Non-physiological motion is due to patient movement during the scan and can lead to unsatisfactory images affecting the entire series (Coulthard and Potterton 2000). Claustrophobia and patient anxiety remain the major contributors of this artifact, which are more commonly encountered in the geriatric age group due to different grades of senility. Patient motion can be reduced by assuring optimum patient comfort. This can be obtained by explaining the study to the patient, reassuring the patient before the examination, appropriate positioning with comfortable arm and head rests, optimizing examination time, providing sedatives, using physical restraints (straps), providing earplugs and blankets, and communication with the patient throughout the study as and when required (Rausch and Hendrick 2006).
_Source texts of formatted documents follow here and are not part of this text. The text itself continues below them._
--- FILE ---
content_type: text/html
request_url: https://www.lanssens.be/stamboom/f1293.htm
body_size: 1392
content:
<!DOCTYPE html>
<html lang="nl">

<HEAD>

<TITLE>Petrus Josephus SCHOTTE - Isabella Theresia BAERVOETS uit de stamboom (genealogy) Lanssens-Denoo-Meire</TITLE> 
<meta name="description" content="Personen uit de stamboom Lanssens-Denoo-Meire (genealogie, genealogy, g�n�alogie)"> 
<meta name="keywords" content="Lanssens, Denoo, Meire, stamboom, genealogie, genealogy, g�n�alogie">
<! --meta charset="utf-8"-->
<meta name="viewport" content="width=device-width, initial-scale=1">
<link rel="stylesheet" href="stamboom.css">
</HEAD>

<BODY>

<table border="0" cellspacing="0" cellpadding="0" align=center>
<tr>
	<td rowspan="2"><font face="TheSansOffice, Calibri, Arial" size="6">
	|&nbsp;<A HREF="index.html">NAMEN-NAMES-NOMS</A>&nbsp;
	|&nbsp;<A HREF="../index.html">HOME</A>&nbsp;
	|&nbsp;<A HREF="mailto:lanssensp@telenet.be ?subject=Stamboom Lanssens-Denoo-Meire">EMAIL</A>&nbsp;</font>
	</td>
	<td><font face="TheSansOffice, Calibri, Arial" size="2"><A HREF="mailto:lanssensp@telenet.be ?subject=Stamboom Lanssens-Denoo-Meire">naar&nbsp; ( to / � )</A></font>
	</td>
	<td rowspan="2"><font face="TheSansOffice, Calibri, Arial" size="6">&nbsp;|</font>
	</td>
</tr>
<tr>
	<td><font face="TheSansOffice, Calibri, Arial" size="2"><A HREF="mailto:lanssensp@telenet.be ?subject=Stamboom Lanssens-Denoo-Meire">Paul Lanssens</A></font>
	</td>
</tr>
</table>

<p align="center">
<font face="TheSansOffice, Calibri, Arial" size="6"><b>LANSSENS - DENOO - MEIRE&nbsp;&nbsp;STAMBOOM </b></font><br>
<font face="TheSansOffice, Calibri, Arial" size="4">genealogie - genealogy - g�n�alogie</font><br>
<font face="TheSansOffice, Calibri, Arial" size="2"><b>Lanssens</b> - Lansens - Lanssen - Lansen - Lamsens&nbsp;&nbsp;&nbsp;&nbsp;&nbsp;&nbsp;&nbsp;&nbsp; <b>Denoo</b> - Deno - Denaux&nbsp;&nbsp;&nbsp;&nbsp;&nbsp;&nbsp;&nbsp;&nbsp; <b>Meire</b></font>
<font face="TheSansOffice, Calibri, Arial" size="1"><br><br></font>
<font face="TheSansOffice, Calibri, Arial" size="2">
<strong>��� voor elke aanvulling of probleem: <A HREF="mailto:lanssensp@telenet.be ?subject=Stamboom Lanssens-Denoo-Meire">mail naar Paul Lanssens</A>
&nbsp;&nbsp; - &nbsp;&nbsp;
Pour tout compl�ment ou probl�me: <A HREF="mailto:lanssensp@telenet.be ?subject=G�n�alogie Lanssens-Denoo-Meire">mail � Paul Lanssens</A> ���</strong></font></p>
Misregistration artifact is a type of motion artifact specific to subtraction imaging used in interpretation of breast MR images. This artifact is encountered when there is movement between the pre- and post-contrast image data sets to be subtracted (i.e., contrast-enhanced T1-weighted and non-enhanced T1-weighted image subtraction image). Edge artifact is a term used to describe the color mapping artifact caused by subtle misregistration that occurs in computer-aided detection. This artifact is identified as a mass appearance in a single section of one plane, but reformatted multiplanar images demonstrate no mass. The edge of the fat–parenchyma interface is color mapped in a planar fashion.

Ferromagnetic metals (such as iron, nickel, cobalt) cause severe inhomogeneity in the magnetic field. Metallic objects, including biopsy clips, jewelry, snaps on clothing, or imaging equipment on or near the patient, can interfere with the main magnetic field, resulting in metallic artifacts. The metallic object is devoid of mobile protons and hence does not emit a MR signal. However, the induced fixed heterogeneities of the magnetic field cause additional artifacts around the metallic object, resulting in a local signal intensity void in the vicinity of the metal (Haydee Ojeda-Fournier et al. 2007), often with a surrounding area of high signal intensity and image distortion. Similar but less prominent effects are seen due to the varying magnetic susceptibility of different tissues, such as bone and soft tissue. The size of the susceptibility artifact is dependent on the size and composition of the metallic object.

Surgical clips (Fig. 19.21a–d) and percutaneous biopsy clips may cause considerable distortion. If extensive, the artifact could preclude diagnosis of local recurrence at the lumpectomy site. On the other hand, signal intensity void from percutaneous biopsy clips may help confirm the biopsy location (Genson et al. 2007). MRI is sensitive for detection of metallic susceptibility artifacts, even when no metal is perceptible at mammography, due to the deposition of tiny metal fragments from the core needle biopsy or from devices used during surgery (Finder et al. 1998; Haigh et al. 2000a; Genson et al. 2007).